**読解文:**
--------------------------------------------------

【タワマン節税規制】2024年の改正内容や投資への影響をわかりやすく解説します

2024.07.19更新

この記事の監修者

吉崎 誠二
吉崎 誠二

不動産エコノミスト/社団法人 住宅・不動産総合研究所 理事長

【タワマン節税規制】2024年の改正内容や投資への影響をわかりやすく解説します

2024年に導入される可能性が高いとされるタワマン節税対応の税制改正案が2023年6月に国税庁から発表されました。その内容および今後のタワマン投資の注意点について詳しく解説します。

目次

今後のタワマン節税は慎重に検討しましょう

2024年タワマン節税封じの税制改正が実施される?

--------------------------------------------------

**提供資料:**
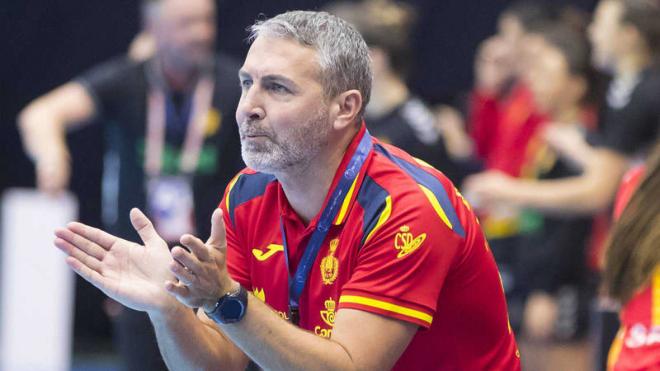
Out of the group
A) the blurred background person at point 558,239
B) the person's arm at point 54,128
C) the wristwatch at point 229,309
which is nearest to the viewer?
the wristwatch at point 229,309

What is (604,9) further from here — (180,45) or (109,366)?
(109,366)

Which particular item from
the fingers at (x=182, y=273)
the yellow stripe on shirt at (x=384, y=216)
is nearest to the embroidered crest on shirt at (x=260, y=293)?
the yellow stripe on shirt at (x=384, y=216)

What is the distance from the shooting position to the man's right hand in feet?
9.46

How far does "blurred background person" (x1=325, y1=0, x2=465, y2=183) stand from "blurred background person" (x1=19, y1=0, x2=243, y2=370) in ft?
2.13

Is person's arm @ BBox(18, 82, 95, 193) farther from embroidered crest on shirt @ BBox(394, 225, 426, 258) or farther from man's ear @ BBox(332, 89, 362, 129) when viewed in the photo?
embroidered crest on shirt @ BBox(394, 225, 426, 258)

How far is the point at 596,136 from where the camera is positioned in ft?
18.8

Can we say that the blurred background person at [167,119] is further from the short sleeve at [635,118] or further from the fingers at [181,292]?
the fingers at [181,292]

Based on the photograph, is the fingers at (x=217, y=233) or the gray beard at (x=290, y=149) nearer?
the fingers at (x=217, y=233)

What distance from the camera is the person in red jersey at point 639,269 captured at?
316cm

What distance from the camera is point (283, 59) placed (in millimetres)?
3004

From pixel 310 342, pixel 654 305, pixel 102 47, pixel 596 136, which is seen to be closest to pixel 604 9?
pixel 596 136

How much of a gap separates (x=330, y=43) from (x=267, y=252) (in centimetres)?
54

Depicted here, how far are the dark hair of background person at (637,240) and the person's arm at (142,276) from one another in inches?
41.9

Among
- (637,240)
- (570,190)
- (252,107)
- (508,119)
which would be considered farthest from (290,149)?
(508,119)
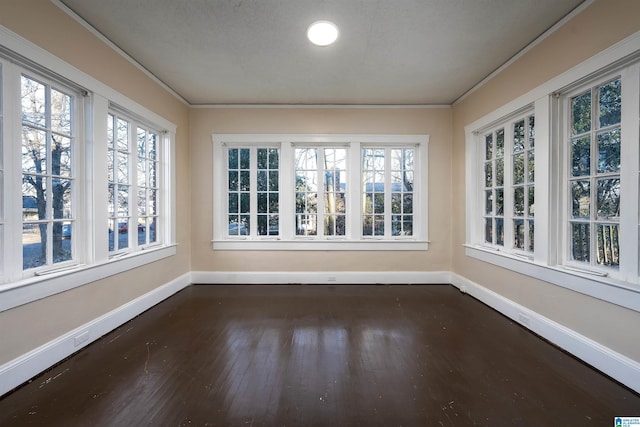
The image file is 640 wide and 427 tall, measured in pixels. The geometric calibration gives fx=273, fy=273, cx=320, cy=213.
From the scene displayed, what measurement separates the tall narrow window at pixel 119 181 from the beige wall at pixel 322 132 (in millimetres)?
1237

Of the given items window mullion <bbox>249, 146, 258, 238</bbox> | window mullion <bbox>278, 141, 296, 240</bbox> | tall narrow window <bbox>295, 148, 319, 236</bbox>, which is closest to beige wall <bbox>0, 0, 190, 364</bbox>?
window mullion <bbox>249, 146, 258, 238</bbox>

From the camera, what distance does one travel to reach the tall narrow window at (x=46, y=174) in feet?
6.82

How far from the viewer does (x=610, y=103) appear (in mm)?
2156

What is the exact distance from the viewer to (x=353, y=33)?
2555mm

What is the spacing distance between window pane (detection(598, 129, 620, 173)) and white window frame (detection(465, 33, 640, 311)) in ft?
0.40

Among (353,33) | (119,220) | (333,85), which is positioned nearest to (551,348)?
(353,33)

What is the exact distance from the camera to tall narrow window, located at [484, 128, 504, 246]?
3412mm

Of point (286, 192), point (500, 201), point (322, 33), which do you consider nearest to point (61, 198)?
point (286, 192)

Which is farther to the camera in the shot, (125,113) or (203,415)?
(125,113)

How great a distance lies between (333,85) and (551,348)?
143 inches

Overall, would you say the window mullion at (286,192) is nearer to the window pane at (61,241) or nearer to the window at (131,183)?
the window at (131,183)

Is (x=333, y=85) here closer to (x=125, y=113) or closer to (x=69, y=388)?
(x=125, y=113)

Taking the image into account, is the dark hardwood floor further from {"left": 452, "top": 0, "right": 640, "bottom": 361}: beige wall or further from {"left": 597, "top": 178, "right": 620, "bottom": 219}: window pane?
{"left": 597, "top": 178, "right": 620, "bottom": 219}: window pane

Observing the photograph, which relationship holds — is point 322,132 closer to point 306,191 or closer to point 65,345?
point 306,191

--------------------------------------------------

**演習のねらい:** タワマン節税規制の記事は、冒頭の紹介文で何を解説すると述べているか。また、その解説の前提として何が発表されたとしているか。1～3文で説明せよ。 ここに並ぶ項目は参照しなくてよい。

**演習の成果:** 2023年6月に、国税庁がタワマン節税に対応する税制改正案を発表した。この改正案は2024年に導入される可能性が高いとされている。記事は、この改正案の内容と今後のタワマン投資の注意点を詳しく解説すると述べている。